In 2011, large UK retailer HMV hired a 19-year-old intern, Poppy Rose Cleere, to set up and manage its social media1. Two years later, the former-intern, then employee, was called into a meeting with fifty other colleagues where there were all to be fired. How did she react to this? By taking to the company’s Twitter account and live-tweeting the entire thing. The #HMVxFactorFiring (as she dubbed it) quickly went viral online, which was received badly by the entertainment retailer’s web-savvy customers.

What Went Wrong

One of Poppy’s rogue tweets in particular showed where HMV made their fatal mistake in this situation:

Image via Twitter
Image via Twitter

“Just overheard our Marketing Director (he’s staying, folks) ask ‘How do I shut down Twitter?’”

HMV handed over complete knowledge and control of its social media to one employee. Think about this in terms of more traditional marketing channels: would you entrust a major print campaign to an intern with no oversight? Radio? Let him or her oversee a conference? Of course not. Why would you allow one person unrestricted access to a customer audience that has many times the reach of these other avenues? Add to this the fact that an intern may not have the feeling of respect or loyalty to your brand and you’ve set yourself up for just this kind of meltdown.

Protecting Your Business and Your Brand

There are some simple steps you can take to protect your brand and business.

1. Have a written social media policy. While you don’t want your streams to become clinical, a social media policy is helpful in two ways: a) it helps define what your brand’s voice is (are you all business, fun and casual, or somewhat kooky?) and b) it keeps all who manage the page united in their goal. Decide what content is and is not appropriate, what kind of customer interactions to respond to publicly, and what to take offline.

2. Keep the keys to the castle. Make sure that there is a shared location that contains all the account information for every Twitter account, blog, and other related accounts. Know who has access to your Facebook page and manage what his or her admin role allows that individual to do.
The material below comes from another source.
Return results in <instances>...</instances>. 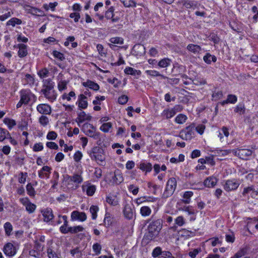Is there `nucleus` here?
<instances>
[{"mask_svg":"<svg viewBox=\"0 0 258 258\" xmlns=\"http://www.w3.org/2000/svg\"><path fill=\"white\" fill-rule=\"evenodd\" d=\"M52 54L54 57L58 59L61 61H62L65 59L64 54L59 51L54 50L52 52Z\"/></svg>","mask_w":258,"mask_h":258,"instance_id":"nucleus-59","label":"nucleus"},{"mask_svg":"<svg viewBox=\"0 0 258 258\" xmlns=\"http://www.w3.org/2000/svg\"><path fill=\"white\" fill-rule=\"evenodd\" d=\"M114 8L113 7H110L107 11H106L105 17L107 19H111L114 16L113 14Z\"/></svg>","mask_w":258,"mask_h":258,"instance_id":"nucleus-58","label":"nucleus"},{"mask_svg":"<svg viewBox=\"0 0 258 258\" xmlns=\"http://www.w3.org/2000/svg\"><path fill=\"white\" fill-rule=\"evenodd\" d=\"M186 49L188 51L195 54L199 53L202 49L200 46L194 44H189L187 46Z\"/></svg>","mask_w":258,"mask_h":258,"instance_id":"nucleus-26","label":"nucleus"},{"mask_svg":"<svg viewBox=\"0 0 258 258\" xmlns=\"http://www.w3.org/2000/svg\"><path fill=\"white\" fill-rule=\"evenodd\" d=\"M51 168L48 166H43L38 171V176L40 178H49L51 172Z\"/></svg>","mask_w":258,"mask_h":258,"instance_id":"nucleus-14","label":"nucleus"},{"mask_svg":"<svg viewBox=\"0 0 258 258\" xmlns=\"http://www.w3.org/2000/svg\"><path fill=\"white\" fill-rule=\"evenodd\" d=\"M247 252V249L246 247L240 248L233 256L230 258H240L245 255Z\"/></svg>","mask_w":258,"mask_h":258,"instance_id":"nucleus-39","label":"nucleus"},{"mask_svg":"<svg viewBox=\"0 0 258 258\" xmlns=\"http://www.w3.org/2000/svg\"><path fill=\"white\" fill-rule=\"evenodd\" d=\"M22 23V20L17 18H12L10 20H9L6 24L7 26H12L13 27H15L16 25H20Z\"/></svg>","mask_w":258,"mask_h":258,"instance_id":"nucleus-38","label":"nucleus"},{"mask_svg":"<svg viewBox=\"0 0 258 258\" xmlns=\"http://www.w3.org/2000/svg\"><path fill=\"white\" fill-rule=\"evenodd\" d=\"M163 251L160 247L157 246L153 250L152 255L153 257H159L160 255H162Z\"/></svg>","mask_w":258,"mask_h":258,"instance_id":"nucleus-53","label":"nucleus"},{"mask_svg":"<svg viewBox=\"0 0 258 258\" xmlns=\"http://www.w3.org/2000/svg\"><path fill=\"white\" fill-rule=\"evenodd\" d=\"M20 98L25 102V105H28L29 102L34 103L37 100L36 96L33 94L30 89H22L20 91Z\"/></svg>","mask_w":258,"mask_h":258,"instance_id":"nucleus-5","label":"nucleus"},{"mask_svg":"<svg viewBox=\"0 0 258 258\" xmlns=\"http://www.w3.org/2000/svg\"><path fill=\"white\" fill-rule=\"evenodd\" d=\"M106 202L111 206H115L118 204V198L115 196H107Z\"/></svg>","mask_w":258,"mask_h":258,"instance_id":"nucleus-32","label":"nucleus"},{"mask_svg":"<svg viewBox=\"0 0 258 258\" xmlns=\"http://www.w3.org/2000/svg\"><path fill=\"white\" fill-rule=\"evenodd\" d=\"M145 52V46L141 44H135L132 50V54L137 57L143 56Z\"/></svg>","mask_w":258,"mask_h":258,"instance_id":"nucleus-12","label":"nucleus"},{"mask_svg":"<svg viewBox=\"0 0 258 258\" xmlns=\"http://www.w3.org/2000/svg\"><path fill=\"white\" fill-rule=\"evenodd\" d=\"M177 185L176 180L174 177L170 178L167 182L165 189L162 195V198L167 199L174 193Z\"/></svg>","mask_w":258,"mask_h":258,"instance_id":"nucleus-4","label":"nucleus"},{"mask_svg":"<svg viewBox=\"0 0 258 258\" xmlns=\"http://www.w3.org/2000/svg\"><path fill=\"white\" fill-rule=\"evenodd\" d=\"M78 107L80 109H86L88 107L87 97H85L84 95H79L78 96V100L76 102Z\"/></svg>","mask_w":258,"mask_h":258,"instance_id":"nucleus-13","label":"nucleus"},{"mask_svg":"<svg viewBox=\"0 0 258 258\" xmlns=\"http://www.w3.org/2000/svg\"><path fill=\"white\" fill-rule=\"evenodd\" d=\"M26 190L28 195L31 197H34L35 196V191L32 185L29 183L26 185Z\"/></svg>","mask_w":258,"mask_h":258,"instance_id":"nucleus-51","label":"nucleus"},{"mask_svg":"<svg viewBox=\"0 0 258 258\" xmlns=\"http://www.w3.org/2000/svg\"><path fill=\"white\" fill-rule=\"evenodd\" d=\"M112 127V124L111 122L104 123L100 127L101 131L104 133H107L109 130Z\"/></svg>","mask_w":258,"mask_h":258,"instance_id":"nucleus-52","label":"nucleus"},{"mask_svg":"<svg viewBox=\"0 0 258 258\" xmlns=\"http://www.w3.org/2000/svg\"><path fill=\"white\" fill-rule=\"evenodd\" d=\"M99 211V208L97 206L92 205L90 208V212L92 215V219L95 220L97 217V212Z\"/></svg>","mask_w":258,"mask_h":258,"instance_id":"nucleus-46","label":"nucleus"},{"mask_svg":"<svg viewBox=\"0 0 258 258\" xmlns=\"http://www.w3.org/2000/svg\"><path fill=\"white\" fill-rule=\"evenodd\" d=\"M38 121L41 125H42L43 126H46L48 124L49 122V118L46 115H42L39 118Z\"/></svg>","mask_w":258,"mask_h":258,"instance_id":"nucleus-49","label":"nucleus"},{"mask_svg":"<svg viewBox=\"0 0 258 258\" xmlns=\"http://www.w3.org/2000/svg\"><path fill=\"white\" fill-rule=\"evenodd\" d=\"M125 7H136V3L134 0H120Z\"/></svg>","mask_w":258,"mask_h":258,"instance_id":"nucleus-48","label":"nucleus"},{"mask_svg":"<svg viewBox=\"0 0 258 258\" xmlns=\"http://www.w3.org/2000/svg\"><path fill=\"white\" fill-rule=\"evenodd\" d=\"M5 234L7 236H9L11 235L13 230V226L11 223L7 222L4 225Z\"/></svg>","mask_w":258,"mask_h":258,"instance_id":"nucleus-42","label":"nucleus"},{"mask_svg":"<svg viewBox=\"0 0 258 258\" xmlns=\"http://www.w3.org/2000/svg\"><path fill=\"white\" fill-rule=\"evenodd\" d=\"M20 203L25 207L26 210L29 214H32L36 210V206L32 203L28 198H23L20 199Z\"/></svg>","mask_w":258,"mask_h":258,"instance_id":"nucleus-8","label":"nucleus"},{"mask_svg":"<svg viewBox=\"0 0 258 258\" xmlns=\"http://www.w3.org/2000/svg\"><path fill=\"white\" fill-rule=\"evenodd\" d=\"M241 182L239 179L233 178L225 181L223 184V188L228 192L236 190Z\"/></svg>","mask_w":258,"mask_h":258,"instance_id":"nucleus-7","label":"nucleus"},{"mask_svg":"<svg viewBox=\"0 0 258 258\" xmlns=\"http://www.w3.org/2000/svg\"><path fill=\"white\" fill-rule=\"evenodd\" d=\"M193 192L191 191H186L183 195V203L189 204L190 202V198L193 196Z\"/></svg>","mask_w":258,"mask_h":258,"instance_id":"nucleus-34","label":"nucleus"},{"mask_svg":"<svg viewBox=\"0 0 258 258\" xmlns=\"http://www.w3.org/2000/svg\"><path fill=\"white\" fill-rule=\"evenodd\" d=\"M4 122L8 125L10 130L12 129L16 124L15 120L8 118H5Z\"/></svg>","mask_w":258,"mask_h":258,"instance_id":"nucleus-54","label":"nucleus"},{"mask_svg":"<svg viewBox=\"0 0 258 258\" xmlns=\"http://www.w3.org/2000/svg\"><path fill=\"white\" fill-rule=\"evenodd\" d=\"M105 99L104 96H97L95 97V99L93 101V104L94 105H101V101H104Z\"/></svg>","mask_w":258,"mask_h":258,"instance_id":"nucleus-60","label":"nucleus"},{"mask_svg":"<svg viewBox=\"0 0 258 258\" xmlns=\"http://www.w3.org/2000/svg\"><path fill=\"white\" fill-rule=\"evenodd\" d=\"M139 168L143 171L150 172L152 169V164L150 163H141Z\"/></svg>","mask_w":258,"mask_h":258,"instance_id":"nucleus-33","label":"nucleus"},{"mask_svg":"<svg viewBox=\"0 0 258 258\" xmlns=\"http://www.w3.org/2000/svg\"><path fill=\"white\" fill-rule=\"evenodd\" d=\"M223 96L222 92L221 91L214 92L212 94L213 100L217 101L222 98Z\"/></svg>","mask_w":258,"mask_h":258,"instance_id":"nucleus-63","label":"nucleus"},{"mask_svg":"<svg viewBox=\"0 0 258 258\" xmlns=\"http://www.w3.org/2000/svg\"><path fill=\"white\" fill-rule=\"evenodd\" d=\"M113 217L109 213L106 212L103 221V224L106 227H108L111 225L113 222Z\"/></svg>","mask_w":258,"mask_h":258,"instance_id":"nucleus-25","label":"nucleus"},{"mask_svg":"<svg viewBox=\"0 0 258 258\" xmlns=\"http://www.w3.org/2000/svg\"><path fill=\"white\" fill-rule=\"evenodd\" d=\"M175 224L178 226H182L184 225L185 224V221L183 217L182 216H178L175 219Z\"/></svg>","mask_w":258,"mask_h":258,"instance_id":"nucleus-56","label":"nucleus"},{"mask_svg":"<svg viewBox=\"0 0 258 258\" xmlns=\"http://www.w3.org/2000/svg\"><path fill=\"white\" fill-rule=\"evenodd\" d=\"M252 152L251 150L247 149H239L238 157L242 160H247L251 155Z\"/></svg>","mask_w":258,"mask_h":258,"instance_id":"nucleus-19","label":"nucleus"},{"mask_svg":"<svg viewBox=\"0 0 258 258\" xmlns=\"http://www.w3.org/2000/svg\"><path fill=\"white\" fill-rule=\"evenodd\" d=\"M175 114L176 111L175 109L172 108L164 110L162 113V115L165 117L166 119H169L172 117Z\"/></svg>","mask_w":258,"mask_h":258,"instance_id":"nucleus-31","label":"nucleus"},{"mask_svg":"<svg viewBox=\"0 0 258 258\" xmlns=\"http://www.w3.org/2000/svg\"><path fill=\"white\" fill-rule=\"evenodd\" d=\"M67 83L66 81H60L58 83V89L59 91H62L67 89Z\"/></svg>","mask_w":258,"mask_h":258,"instance_id":"nucleus-62","label":"nucleus"},{"mask_svg":"<svg viewBox=\"0 0 258 258\" xmlns=\"http://www.w3.org/2000/svg\"><path fill=\"white\" fill-rule=\"evenodd\" d=\"M107 82L113 84L114 88H118L121 84V82L118 81L116 78H113V79L108 78Z\"/></svg>","mask_w":258,"mask_h":258,"instance_id":"nucleus-57","label":"nucleus"},{"mask_svg":"<svg viewBox=\"0 0 258 258\" xmlns=\"http://www.w3.org/2000/svg\"><path fill=\"white\" fill-rule=\"evenodd\" d=\"M163 221L158 219L151 222L148 226L147 232L144 235L143 240L147 243L154 240L158 236L160 231L162 228Z\"/></svg>","mask_w":258,"mask_h":258,"instance_id":"nucleus-1","label":"nucleus"},{"mask_svg":"<svg viewBox=\"0 0 258 258\" xmlns=\"http://www.w3.org/2000/svg\"><path fill=\"white\" fill-rule=\"evenodd\" d=\"M112 179L113 182L116 184H120L123 180V177L122 175L120 173L117 174L115 173Z\"/></svg>","mask_w":258,"mask_h":258,"instance_id":"nucleus-50","label":"nucleus"},{"mask_svg":"<svg viewBox=\"0 0 258 258\" xmlns=\"http://www.w3.org/2000/svg\"><path fill=\"white\" fill-rule=\"evenodd\" d=\"M69 178L71 181L73 182L75 184L76 188L79 187V184L81 183L83 181L82 176L79 174H74L73 175L69 176Z\"/></svg>","mask_w":258,"mask_h":258,"instance_id":"nucleus-20","label":"nucleus"},{"mask_svg":"<svg viewBox=\"0 0 258 258\" xmlns=\"http://www.w3.org/2000/svg\"><path fill=\"white\" fill-rule=\"evenodd\" d=\"M24 76L25 77L23 78V80L25 82V83L30 86H33L35 81L34 75L26 74H25Z\"/></svg>","mask_w":258,"mask_h":258,"instance_id":"nucleus-28","label":"nucleus"},{"mask_svg":"<svg viewBox=\"0 0 258 258\" xmlns=\"http://www.w3.org/2000/svg\"><path fill=\"white\" fill-rule=\"evenodd\" d=\"M187 119V116L183 114H178L175 118V121L178 124L184 123Z\"/></svg>","mask_w":258,"mask_h":258,"instance_id":"nucleus-45","label":"nucleus"},{"mask_svg":"<svg viewBox=\"0 0 258 258\" xmlns=\"http://www.w3.org/2000/svg\"><path fill=\"white\" fill-rule=\"evenodd\" d=\"M76 97V93L74 91H71L69 93H64L61 96V98L63 100H67L68 101L71 100L72 98L75 99Z\"/></svg>","mask_w":258,"mask_h":258,"instance_id":"nucleus-40","label":"nucleus"},{"mask_svg":"<svg viewBox=\"0 0 258 258\" xmlns=\"http://www.w3.org/2000/svg\"><path fill=\"white\" fill-rule=\"evenodd\" d=\"M124 73L127 75H131L134 76H140L141 74V72L140 70H137L129 67L125 69Z\"/></svg>","mask_w":258,"mask_h":258,"instance_id":"nucleus-29","label":"nucleus"},{"mask_svg":"<svg viewBox=\"0 0 258 258\" xmlns=\"http://www.w3.org/2000/svg\"><path fill=\"white\" fill-rule=\"evenodd\" d=\"M151 212V209L148 206H143L140 209V214L143 217L149 216Z\"/></svg>","mask_w":258,"mask_h":258,"instance_id":"nucleus-41","label":"nucleus"},{"mask_svg":"<svg viewBox=\"0 0 258 258\" xmlns=\"http://www.w3.org/2000/svg\"><path fill=\"white\" fill-rule=\"evenodd\" d=\"M171 62V59L168 58H165L160 60L158 62V65L160 68H166L170 64Z\"/></svg>","mask_w":258,"mask_h":258,"instance_id":"nucleus-43","label":"nucleus"},{"mask_svg":"<svg viewBox=\"0 0 258 258\" xmlns=\"http://www.w3.org/2000/svg\"><path fill=\"white\" fill-rule=\"evenodd\" d=\"M217 179L214 176L207 177L204 181V186L207 187H214L217 182Z\"/></svg>","mask_w":258,"mask_h":258,"instance_id":"nucleus-21","label":"nucleus"},{"mask_svg":"<svg viewBox=\"0 0 258 258\" xmlns=\"http://www.w3.org/2000/svg\"><path fill=\"white\" fill-rule=\"evenodd\" d=\"M92 116L89 114H87L84 111H82L78 114V117L76 118V121L80 126V124L85 120H90Z\"/></svg>","mask_w":258,"mask_h":258,"instance_id":"nucleus-17","label":"nucleus"},{"mask_svg":"<svg viewBox=\"0 0 258 258\" xmlns=\"http://www.w3.org/2000/svg\"><path fill=\"white\" fill-rule=\"evenodd\" d=\"M61 218L63 220V224L60 227L59 230L62 234H67L69 229L67 216L66 215L62 216Z\"/></svg>","mask_w":258,"mask_h":258,"instance_id":"nucleus-27","label":"nucleus"},{"mask_svg":"<svg viewBox=\"0 0 258 258\" xmlns=\"http://www.w3.org/2000/svg\"><path fill=\"white\" fill-rule=\"evenodd\" d=\"M92 160H94L100 165H103L105 163V155L104 150L99 146L94 147L88 152Z\"/></svg>","mask_w":258,"mask_h":258,"instance_id":"nucleus-3","label":"nucleus"},{"mask_svg":"<svg viewBox=\"0 0 258 258\" xmlns=\"http://www.w3.org/2000/svg\"><path fill=\"white\" fill-rule=\"evenodd\" d=\"M195 128V125L192 124L188 126H187L184 131V136L183 135H181V137L183 139L185 140H190L194 135L193 130Z\"/></svg>","mask_w":258,"mask_h":258,"instance_id":"nucleus-16","label":"nucleus"},{"mask_svg":"<svg viewBox=\"0 0 258 258\" xmlns=\"http://www.w3.org/2000/svg\"><path fill=\"white\" fill-rule=\"evenodd\" d=\"M82 130L86 135L93 138L95 140H97L99 138L100 133L99 132H96L95 127L90 123H84L83 125Z\"/></svg>","mask_w":258,"mask_h":258,"instance_id":"nucleus-6","label":"nucleus"},{"mask_svg":"<svg viewBox=\"0 0 258 258\" xmlns=\"http://www.w3.org/2000/svg\"><path fill=\"white\" fill-rule=\"evenodd\" d=\"M146 73L150 76L152 77H158L160 76L163 79H165L166 77L163 76L159 72L155 70H147L146 71Z\"/></svg>","mask_w":258,"mask_h":258,"instance_id":"nucleus-47","label":"nucleus"},{"mask_svg":"<svg viewBox=\"0 0 258 258\" xmlns=\"http://www.w3.org/2000/svg\"><path fill=\"white\" fill-rule=\"evenodd\" d=\"M204 61L207 64H211L213 61L215 62L217 61V57L215 55H211L210 53H207L203 57Z\"/></svg>","mask_w":258,"mask_h":258,"instance_id":"nucleus-30","label":"nucleus"},{"mask_svg":"<svg viewBox=\"0 0 258 258\" xmlns=\"http://www.w3.org/2000/svg\"><path fill=\"white\" fill-rule=\"evenodd\" d=\"M123 213L126 219L128 220L132 219L134 215V206L131 204L125 202L124 204Z\"/></svg>","mask_w":258,"mask_h":258,"instance_id":"nucleus-9","label":"nucleus"},{"mask_svg":"<svg viewBox=\"0 0 258 258\" xmlns=\"http://www.w3.org/2000/svg\"><path fill=\"white\" fill-rule=\"evenodd\" d=\"M26 10L29 13L33 15H38V13H42V11L39 9L32 7L29 5H27L25 7Z\"/></svg>","mask_w":258,"mask_h":258,"instance_id":"nucleus-36","label":"nucleus"},{"mask_svg":"<svg viewBox=\"0 0 258 258\" xmlns=\"http://www.w3.org/2000/svg\"><path fill=\"white\" fill-rule=\"evenodd\" d=\"M84 230V228L80 225L73 227H69L68 233H70L71 234H76L79 232H82Z\"/></svg>","mask_w":258,"mask_h":258,"instance_id":"nucleus-35","label":"nucleus"},{"mask_svg":"<svg viewBox=\"0 0 258 258\" xmlns=\"http://www.w3.org/2000/svg\"><path fill=\"white\" fill-rule=\"evenodd\" d=\"M17 47L19 48L18 54L20 57H24L28 54L27 46L26 45L18 44Z\"/></svg>","mask_w":258,"mask_h":258,"instance_id":"nucleus-23","label":"nucleus"},{"mask_svg":"<svg viewBox=\"0 0 258 258\" xmlns=\"http://www.w3.org/2000/svg\"><path fill=\"white\" fill-rule=\"evenodd\" d=\"M37 111L40 114L46 115H50L52 112V109L48 104H39L36 107Z\"/></svg>","mask_w":258,"mask_h":258,"instance_id":"nucleus-11","label":"nucleus"},{"mask_svg":"<svg viewBox=\"0 0 258 258\" xmlns=\"http://www.w3.org/2000/svg\"><path fill=\"white\" fill-rule=\"evenodd\" d=\"M245 108L243 104H240L236 106L234 109V112L239 114H243L245 113Z\"/></svg>","mask_w":258,"mask_h":258,"instance_id":"nucleus-55","label":"nucleus"},{"mask_svg":"<svg viewBox=\"0 0 258 258\" xmlns=\"http://www.w3.org/2000/svg\"><path fill=\"white\" fill-rule=\"evenodd\" d=\"M54 83L50 79L45 80L43 85L41 92L44 97L50 102L56 100L57 94L54 90Z\"/></svg>","mask_w":258,"mask_h":258,"instance_id":"nucleus-2","label":"nucleus"},{"mask_svg":"<svg viewBox=\"0 0 258 258\" xmlns=\"http://www.w3.org/2000/svg\"><path fill=\"white\" fill-rule=\"evenodd\" d=\"M73 220H78L80 221H85L87 219V215L84 212H80L77 211H73L71 214Z\"/></svg>","mask_w":258,"mask_h":258,"instance_id":"nucleus-18","label":"nucleus"},{"mask_svg":"<svg viewBox=\"0 0 258 258\" xmlns=\"http://www.w3.org/2000/svg\"><path fill=\"white\" fill-rule=\"evenodd\" d=\"M9 136H10L9 131L6 129L0 127V142L4 141Z\"/></svg>","mask_w":258,"mask_h":258,"instance_id":"nucleus-44","label":"nucleus"},{"mask_svg":"<svg viewBox=\"0 0 258 258\" xmlns=\"http://www.w3.org/2000/svg\"><path fill=\"white\" fill-rule=\"evenodd\" d=\"M82 188L83 191L86 190V194L88 196H92L96 191V186L90 183L83 184Z\"/></svg>","mask_w":258,"mask_h":258,"instance_id":"nucleus-15","label":"nucleus"},{"mask_svg":"<svg viewBox=\"0 0 258 258\" xmlns=\"http://www.w3.org/2000/svg\"><path fill=\"white\" fill-rule=\"evenodd\" d=\"M3 251L6 256L10 257L14 256L17 253L16 247L11 242L5 244Z\"/></svg>","mask_w":258,"mask_h":258,"instance_id":"nucleus-10","label":"nucleus"},{"mask_svg":"<svg viewBox=\"0 0 258 258\" xmlns=\"http://www.w3.org/2000/svg\"><path fill=\"white\" fill-rule=\"evenodd\" d=\"M184 67L182 65L176 64L174 65L173 68L172 70V72L174 74V76L181 74V72L183 71Z\"/></svg>","mask_w":258,"mask_h":258,"instance_id":"nucleus-37","label":"nucleus"},{"mask_svg":"<svg viewBox=\"0 0 258 258\" xmlns=\"http://www.w3.org/2000/svg\"><path fill=\"white\" fill-rule=\"evenodd\" d=\"M47 252L49 258H59L51 247L47 248Z\"/></svg>","mask_w":258,"mask_h":258,"instance_id":"nucleus-61","label":"nucleus"},{"mask_svg":"<svg viewBox=\"0 0 258 258\" xmlns=\"http://www.w3.org/2000/svg\"><path fill=\"white\" fill-rule=\"evenodd\" d=\"M42 215L44 217V221L48 222L52 220L54 216L52 213V210L51 208H46L42 212Z\"/></svg>","mask_w":258,"mask_h":258,"instance_id":"nucleus-22","label":"nucleus"},{"mask_svg":"<svg viewBox=\"0 0 258 258\" xmlns=\"http://www.w3.org/2000/svg\"><path fill=\"white\" fill-rule=\"evenodd\" d=\"M82 85L84 87H88L90 89H92L94 91H98L100 88L98 84L90 80H87L85 82H83Z\"/></svg>","mask_w":258,"mask_h":258,"instance_id":"nucleus-24","label":"nucleus"},{"mask_svg":"<svg viewBox=\"0 0 258 258\" xmlns=\"http://www.w3.org/2000/svg\"><path fill=\"white\" fill-rule=\"evenodd\" d=\"M48 73L49 72L47 69L44 68L40 70L38 73V75L41 78H44L48 76Z\"/></svg>","mask_w":258,"mask_h":258,"instance_id":"nucleus-64","label":"nucleus"}]
</instances>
3. Use a third party service. Social Media Dashboards like Hootsuite allow you to designate team members that are allowed to update your social channels. You can review their draft posts and edit if necessary. This is especially useful when bringing on a new social media intern to ensure that he or she has a handle on your brand voice before posts “go live.”

Everyone has to start somewhere, and internships are a great way for college students and recent grads to gain experience. Make sure that you set clear expectations to protect your business while helping your interns grow.